Share repurchase plans: The Board approved share repurchase plans in October 2003, August 2005, December
2005 and January 2006 which permitted the Company to repurchase up to a total of $1.0 billion ($250 million per
plan) of the Company’ s common stock. Under these plans, we repurchased 19 million shares for $958 million
during 2006. During 2007, we repurchased the remaining available shares under the January 2006 plan, fully
utilizing all of these repurchase plans.
In April and July 2006, the Board approved two new share repurchase plans which permitted the Company to
repurchase up to an additional $1.0 billion ($500 million per plan) of the Company’ s common stock. During 2007,
we repurchased a total of 20 million shares for $1.0 billion. As a result of these repurchases, we effectively
completed all of the 2007 share repurchase plans.
In April and September 2007, the Board approved two new plans to repurchase up to $2.0 billion of the
Company’ s common stock ($1.0 billion per plan). In 2008, we repurchased a total of 28 million shares for $1,686
million, fully utilizing the April 2007 plan, leaving $314 million remaining on the September 2007 plan. In April
2008, the Board approved a new plan to repurchase an additional $1.0 billion of the Company’ s common stock.
Stock repurchases may be made from time-to-time in open market or private transactions.
2005 Stock Plan (the “2005 Stock Plan”): The 2005 Stock Plan was adopted by the Board on May 25, 2005 and
approved by the Company’ s stockholders on July 25, 2005. The 2005 Stock Plan initially provided for the grant of
up to 13 million shares in the form of nonqualified stock options, incentive stock options, restricted stock awards,
restricted stock unit awards, stock appreciation rights, performance shares and other share-based awards to
employees, officers and directors of the Company. The 2005 Stock Plan replaced several other plans (the “Legacy
Plans”) and the remaining 11 million shares available for issuance under the Legacy Plans were cancelled, although
awards under those plans remain outstanding.

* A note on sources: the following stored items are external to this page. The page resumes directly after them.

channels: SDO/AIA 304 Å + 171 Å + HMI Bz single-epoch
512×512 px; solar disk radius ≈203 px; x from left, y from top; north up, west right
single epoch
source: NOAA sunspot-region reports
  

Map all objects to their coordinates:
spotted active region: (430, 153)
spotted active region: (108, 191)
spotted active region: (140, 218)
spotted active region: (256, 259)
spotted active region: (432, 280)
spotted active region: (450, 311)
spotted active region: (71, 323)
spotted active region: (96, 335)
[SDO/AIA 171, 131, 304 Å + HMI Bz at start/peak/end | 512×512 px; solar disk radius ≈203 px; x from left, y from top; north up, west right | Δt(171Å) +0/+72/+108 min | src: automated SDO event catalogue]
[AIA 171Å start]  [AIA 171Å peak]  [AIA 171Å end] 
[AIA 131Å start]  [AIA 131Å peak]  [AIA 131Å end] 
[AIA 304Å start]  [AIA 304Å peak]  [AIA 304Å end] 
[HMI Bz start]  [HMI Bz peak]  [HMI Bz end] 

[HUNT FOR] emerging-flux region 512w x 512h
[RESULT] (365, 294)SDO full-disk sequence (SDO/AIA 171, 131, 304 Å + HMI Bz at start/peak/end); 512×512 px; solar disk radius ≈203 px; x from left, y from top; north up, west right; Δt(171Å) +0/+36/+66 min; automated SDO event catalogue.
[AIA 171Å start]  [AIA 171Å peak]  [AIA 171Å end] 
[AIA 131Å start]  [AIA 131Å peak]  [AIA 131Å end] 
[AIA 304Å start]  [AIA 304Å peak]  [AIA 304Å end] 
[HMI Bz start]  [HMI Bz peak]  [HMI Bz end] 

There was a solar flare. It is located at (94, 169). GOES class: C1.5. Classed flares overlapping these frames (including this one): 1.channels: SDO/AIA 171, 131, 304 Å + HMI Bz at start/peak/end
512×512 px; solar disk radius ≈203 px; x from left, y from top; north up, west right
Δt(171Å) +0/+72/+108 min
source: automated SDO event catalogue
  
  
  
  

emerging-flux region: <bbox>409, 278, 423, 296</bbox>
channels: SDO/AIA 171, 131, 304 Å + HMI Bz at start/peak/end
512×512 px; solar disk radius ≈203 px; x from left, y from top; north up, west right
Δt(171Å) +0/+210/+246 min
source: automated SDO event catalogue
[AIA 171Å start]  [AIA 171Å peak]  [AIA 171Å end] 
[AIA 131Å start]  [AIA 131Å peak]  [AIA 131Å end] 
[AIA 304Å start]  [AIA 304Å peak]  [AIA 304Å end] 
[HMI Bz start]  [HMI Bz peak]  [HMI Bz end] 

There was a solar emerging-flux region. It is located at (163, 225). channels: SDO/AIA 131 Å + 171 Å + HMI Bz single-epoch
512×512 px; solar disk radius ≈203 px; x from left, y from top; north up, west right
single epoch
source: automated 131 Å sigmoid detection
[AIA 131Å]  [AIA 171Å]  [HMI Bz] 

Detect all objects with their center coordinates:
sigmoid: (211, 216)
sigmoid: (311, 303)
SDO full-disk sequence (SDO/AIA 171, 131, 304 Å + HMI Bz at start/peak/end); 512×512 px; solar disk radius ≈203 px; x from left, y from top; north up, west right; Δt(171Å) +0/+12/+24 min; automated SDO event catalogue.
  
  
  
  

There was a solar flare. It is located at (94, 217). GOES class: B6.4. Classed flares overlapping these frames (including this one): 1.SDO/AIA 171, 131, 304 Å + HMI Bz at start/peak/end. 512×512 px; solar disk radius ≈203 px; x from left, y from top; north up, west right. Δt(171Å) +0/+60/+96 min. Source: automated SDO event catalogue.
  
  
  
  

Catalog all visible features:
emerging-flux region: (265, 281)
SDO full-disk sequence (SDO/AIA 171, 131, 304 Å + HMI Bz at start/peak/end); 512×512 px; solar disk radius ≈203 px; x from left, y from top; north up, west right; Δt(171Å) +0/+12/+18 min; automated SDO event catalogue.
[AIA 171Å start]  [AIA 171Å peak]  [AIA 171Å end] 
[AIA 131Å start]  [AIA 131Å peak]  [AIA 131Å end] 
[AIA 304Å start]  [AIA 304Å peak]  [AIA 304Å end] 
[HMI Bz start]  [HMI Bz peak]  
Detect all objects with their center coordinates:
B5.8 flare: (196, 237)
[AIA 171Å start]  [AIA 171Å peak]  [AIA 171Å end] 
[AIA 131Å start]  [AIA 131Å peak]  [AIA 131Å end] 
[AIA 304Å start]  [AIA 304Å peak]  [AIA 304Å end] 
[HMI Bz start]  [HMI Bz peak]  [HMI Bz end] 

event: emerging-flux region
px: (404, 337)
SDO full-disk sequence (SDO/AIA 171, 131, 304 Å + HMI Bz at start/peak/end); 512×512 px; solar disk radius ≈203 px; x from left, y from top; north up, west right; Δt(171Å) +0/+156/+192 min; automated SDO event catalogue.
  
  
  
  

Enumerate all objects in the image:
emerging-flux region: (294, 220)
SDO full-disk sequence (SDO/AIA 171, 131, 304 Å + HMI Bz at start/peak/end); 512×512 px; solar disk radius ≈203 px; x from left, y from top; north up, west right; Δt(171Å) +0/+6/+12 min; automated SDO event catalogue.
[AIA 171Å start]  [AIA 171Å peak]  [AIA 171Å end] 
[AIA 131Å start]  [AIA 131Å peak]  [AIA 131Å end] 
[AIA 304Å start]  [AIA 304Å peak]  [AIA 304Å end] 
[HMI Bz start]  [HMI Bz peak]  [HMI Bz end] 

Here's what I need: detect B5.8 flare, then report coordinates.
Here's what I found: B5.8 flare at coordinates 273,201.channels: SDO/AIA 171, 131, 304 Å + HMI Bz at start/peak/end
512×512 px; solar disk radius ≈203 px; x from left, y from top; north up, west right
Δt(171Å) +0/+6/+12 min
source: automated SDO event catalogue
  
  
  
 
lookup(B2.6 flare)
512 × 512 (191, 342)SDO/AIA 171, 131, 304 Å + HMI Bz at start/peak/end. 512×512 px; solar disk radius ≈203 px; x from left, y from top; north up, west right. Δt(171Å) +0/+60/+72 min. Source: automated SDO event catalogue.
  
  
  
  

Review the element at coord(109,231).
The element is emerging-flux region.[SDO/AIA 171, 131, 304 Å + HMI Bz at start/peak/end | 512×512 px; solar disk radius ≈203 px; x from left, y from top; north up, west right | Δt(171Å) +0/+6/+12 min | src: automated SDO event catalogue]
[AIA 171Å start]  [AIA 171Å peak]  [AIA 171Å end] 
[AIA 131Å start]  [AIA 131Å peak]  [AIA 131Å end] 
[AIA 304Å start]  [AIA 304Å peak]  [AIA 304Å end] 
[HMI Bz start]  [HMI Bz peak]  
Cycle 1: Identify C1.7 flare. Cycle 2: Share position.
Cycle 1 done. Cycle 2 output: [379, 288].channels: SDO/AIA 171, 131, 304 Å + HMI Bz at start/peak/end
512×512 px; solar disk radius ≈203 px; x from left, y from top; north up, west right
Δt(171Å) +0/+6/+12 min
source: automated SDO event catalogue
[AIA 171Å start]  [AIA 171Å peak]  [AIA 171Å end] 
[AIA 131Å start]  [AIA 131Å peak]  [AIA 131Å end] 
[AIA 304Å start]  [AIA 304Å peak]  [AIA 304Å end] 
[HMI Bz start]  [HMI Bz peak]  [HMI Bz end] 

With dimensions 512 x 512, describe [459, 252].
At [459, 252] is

In July 2007, the Company’ s stockholders amended the 2005 Stock Plan to increase the number of shares of
common stock reserved for issuance under the 2005 Stock Plan by 15 million shares to an aggregate of 28 million
shares. As of March 31, 2008, 16 million shares remain available for grant under the 2005 Stock Plan. As a result
of acquisitions, we currently have 5 other option plans under which no further awards have been made since the date
of acquisition.
2000 Employee Stock Purchase Plan (the “ESPP”): The Company also has an ESPP under which 11 million
shares have been authorized for issuance. On July 25, 2007, the Company’ s stockholders approved an amendment
to the ESPP under which the number of shares of common stock reserved for issuance was increased by 5 million
shares to an aggregate of 16 million shares. Eligible employees may purchase a limited number of shares of the
Company’ s common stock at a discount of up to 15% of the market value at certain plan-defined dates. In each year
of 2008, 2007 and 2006, 1 million shares were issued under the ESPP. At March 31, 2008, 6 million shares were
available for issuance under the ESPP.
As previously discussed, during the first quarter of 2006, we called for the redemption of the Debentures, which
resulted in the exchange of the preferred securities for 5 million shares of our newly issued common stock.